Nice! Fits the rhyme and the meter perfectly.
I sing it as “Later on we’ll perspire as we sit in the fire…”
Cold Outside is rapey. Santa Baby is sexy. There is no question left unanswered It is as blatant as a song about sex as a song can be (any song, not just a Christmas song, even more so than like “I want to f__k you like an animal”)
Well, traveling but why over a fountain? Maybe they should have taken their eyes off the star for a minute and traversed around it.
What are you talking about? It’s right here at the beginning of this documentary.
.
There are many celestial objects which never set because they’re close to the celestial pole (specifically, their declination, i.e. their angular distance from the celestial equator, is more than 90° minus the observer’s latitude). Such objects are called circumpolar. Of course they still appear to move around on the sky as the Earth rotates, but if you pick one with a reasonably large declination, the angular range within which they move won’t be that wide, especially if you only consider night hours, since you wouldn’t worry about them during daylight anyway.
Last Christmas, she slept with him, and then the next day, he slept with someone else. I thought that was pretty obvious.
True enough, but the magi supposedly came from the east, and following a circumpolar star would take them primarily northward.
This debate is probably a bit of a hijack for this thread, but I’m still pointing out that the story of the magi is one of those biblical narratives that are radically different from the way everybody remembers them after two thousand years of Christian tradition. The biblical text in Matthew 2 does not say that the magi (the number of which is never mentioned) followed the star all the way from the east. Rather, they saw a star rise, interpreted it as a sign that the king had been born, and took this as motivation to go to Jerusalem to look for the king. Herod’s advisors (Herod the Great, not his son Herod Antipas, who would, according to the Bible, go on to sentence Jesus to death thirty-odd years later) concluded from a passage in Micah that the king must have been born in Bethlehem. So the magi set off to Bethlehem, just a few miles from Jerusalem, and only then did they follow the star as a guide.

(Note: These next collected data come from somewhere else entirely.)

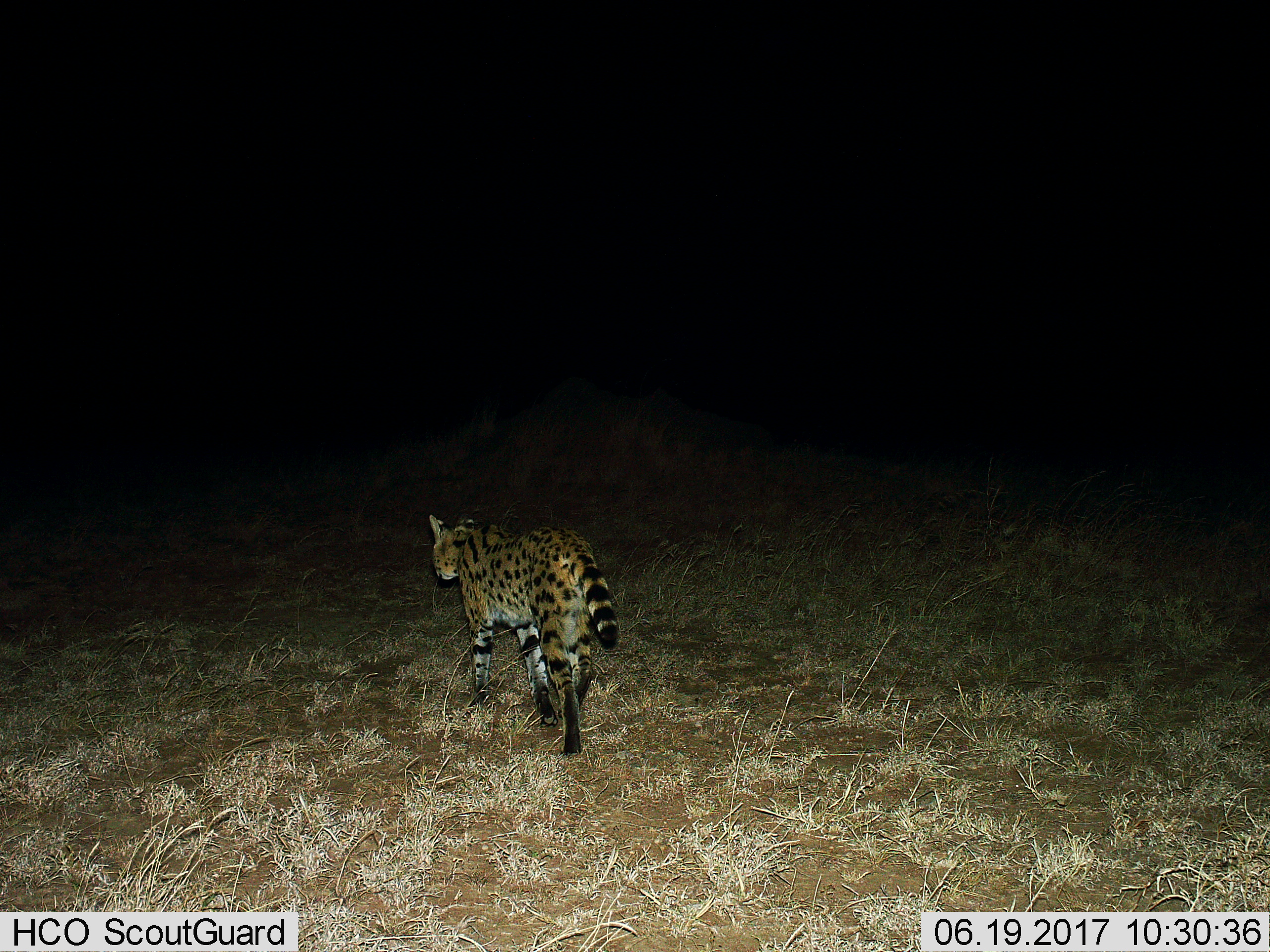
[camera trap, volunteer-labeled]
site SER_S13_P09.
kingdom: Animalia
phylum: Chordata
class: Mammalia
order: Carnivora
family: Felidae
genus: Leptailurus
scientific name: Leptailurus serval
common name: serval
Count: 1.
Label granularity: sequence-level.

No, it is not. We have had this discussion here.
And there is not a consensus on that, much less unanimity. Some people feel it’s cringey and rapey, and some feel it’s just fine. Just because you don’t feel it’s a cringey, rapey song, doesn’t make you right.
If that poster had stated it as an opinion- sure. But as a bare fact, it is incorrect.
This is a silly, lighthearted thread about Christmas songs with weird lyrics. It’s all opinion.
“rape” is neither silly or lighthearted.
No, it’s not, and I should not have phrased it in that way. The point still stands that this thread isn’t really about statements of irrefutable fact.
To add on that, naming the magi Caspar, Melchior and Balthazar also happened long after the gospels had been written, though I don’t exactly know the origin of those names. And though there might be some bones in the three kings shrine in the Cologne Cathedral (that Kaiser Barbarossa stole from Milano in the 13th century), I’m sure they’re not from magi following a star.
I thought maybe it should be “threw it away,” which makes a little more sense than “gave it away”.
Over the river and through the woods…" What river, and what woods?
Well, the house is right on the bank of the Mystic River north of Boston. I live about a quarter-mile away. I heard somewhere that it’s a bit dishonest, since the woman who wrote the poem (before it was set to music) lived on the same side of the river.
It’s claimed that Jingle Bells was inspired by sleigh races held about a half-mile away, but that seems to be somewhat disputed.
So Jane gave John her heart = slept with him. The next day he slept with Mary. What does that have to do with Jane’s heart, which is presumably is the “it” he gave away?
I suspect I’m being too literal here, but I really don’t get it.